§ **Directive 1**
Answer these questions about the post on HP 9000 clusters:
(a) Approximately how many cnodes per cluster does the target network call for?
(b) Which tape drive will go on the slow SCSI interface of the cluster servers?
(c) How much memory will most of the cnodes have?

§ **Excerpt**

>>>>>

[comp.sys.hp] Experience sought with large HP 9000 clusters

usenet@cps3xx.UUCP (Usenet file owner) (06/23/89)

We are beginning to set up a large network of HP 9000 machines running
HP-UX 6.5. Our target network, which we will be assembling over the course
of the next year, will have four cluster servers with approximately 30 cnodes
per cluster. I would like to hear from anyone who has done this sort of thing
with this number of machines.

The cluster servers will be 9000/360's with 12mb of memory and a fast
and a slow SCSI interface. We will put four 700mb disks on the fast SCSI
interface, an 8mm tape drive (Perfect Byte EXB-8200) on the slow SCSI
interface, and an HP QIC drive and a printer on the HPIB interface (the
console, a 700/92, is using the serial port).

The cnodes will mostly be 9000/340's with 8mb of memory and a 150mb HP7958B
disk on the HPIB interface. The cnodes will all be configured for local swap.
Applications include C and FORTRAN programming, Frame word processing, and
various engineering packages such as SDRC I-DEAS.

We'll have a sprinkling of other machines, including a 370/SRX and an 835,
which we'll problably run as standalone systems (on the network, but not
part of a cluster).

<<<<<

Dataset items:
>>>>>

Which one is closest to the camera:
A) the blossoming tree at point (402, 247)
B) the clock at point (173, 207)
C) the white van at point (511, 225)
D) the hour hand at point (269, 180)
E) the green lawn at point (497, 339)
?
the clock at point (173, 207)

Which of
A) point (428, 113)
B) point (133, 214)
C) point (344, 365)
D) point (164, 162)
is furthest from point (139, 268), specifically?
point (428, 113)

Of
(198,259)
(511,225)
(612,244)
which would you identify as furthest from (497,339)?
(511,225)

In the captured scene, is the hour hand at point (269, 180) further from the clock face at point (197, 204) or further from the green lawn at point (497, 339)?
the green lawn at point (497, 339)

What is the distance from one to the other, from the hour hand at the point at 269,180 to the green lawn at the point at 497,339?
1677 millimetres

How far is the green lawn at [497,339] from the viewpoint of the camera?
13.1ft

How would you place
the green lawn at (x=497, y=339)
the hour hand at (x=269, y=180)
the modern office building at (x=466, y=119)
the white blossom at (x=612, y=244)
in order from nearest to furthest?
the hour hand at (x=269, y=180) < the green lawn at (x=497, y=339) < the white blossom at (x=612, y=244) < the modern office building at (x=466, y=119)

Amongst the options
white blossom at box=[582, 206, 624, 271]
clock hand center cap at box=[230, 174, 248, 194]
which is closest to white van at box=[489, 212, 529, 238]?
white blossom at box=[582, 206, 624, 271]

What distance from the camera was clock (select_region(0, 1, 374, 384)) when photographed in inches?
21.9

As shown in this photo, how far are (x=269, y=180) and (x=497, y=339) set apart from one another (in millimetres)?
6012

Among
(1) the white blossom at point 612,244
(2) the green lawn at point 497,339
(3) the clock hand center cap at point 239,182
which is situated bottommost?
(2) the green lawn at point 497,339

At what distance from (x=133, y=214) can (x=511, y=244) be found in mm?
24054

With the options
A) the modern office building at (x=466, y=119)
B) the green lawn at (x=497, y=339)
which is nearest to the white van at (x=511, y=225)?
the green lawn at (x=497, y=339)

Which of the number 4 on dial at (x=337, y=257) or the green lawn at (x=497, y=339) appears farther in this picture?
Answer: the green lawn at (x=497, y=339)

<<<<<

§ **Directive 2**
In the entries above, transcribe everything from the line containing "In the captured" down to the line containing "the hour hand at (x=269, y=180) <", both lines included.

§ **Task solution 1**
(a) Approximately 30 cnodes per cluster.
(b) An 8mm tape drive, the Perfect Byte EXB-8200.
(c) 8mb of memory.

§ **Task solution 2**
In the captured scene, is the hour hand at point (269, 180) further from the clock face at point (197, 204) or further from the green lawn at point (497, 339)?
the green lawn at point (497, 339)

What is the distance from one to the other, from the hour hand at the point at 269,180 to the green lawn at the point at 497,339?
1677 millimetres

How far is the green lawn at [497,339] from the viewpoint of the camera?
13.1ft

How would you place
the green lawn at (x=497, y=339)
the hour hand at (x=269, y=180)
the modern office building at (x=466, y=119)
the white blossom at (x=612, y=244)
in order from nearest to furthest?
the hour hand at (x=269, y=180) < the green lawn at (x=497, y=339) < the white blossom at (x=612, y=244) < the modern office building at (x=466, y=119)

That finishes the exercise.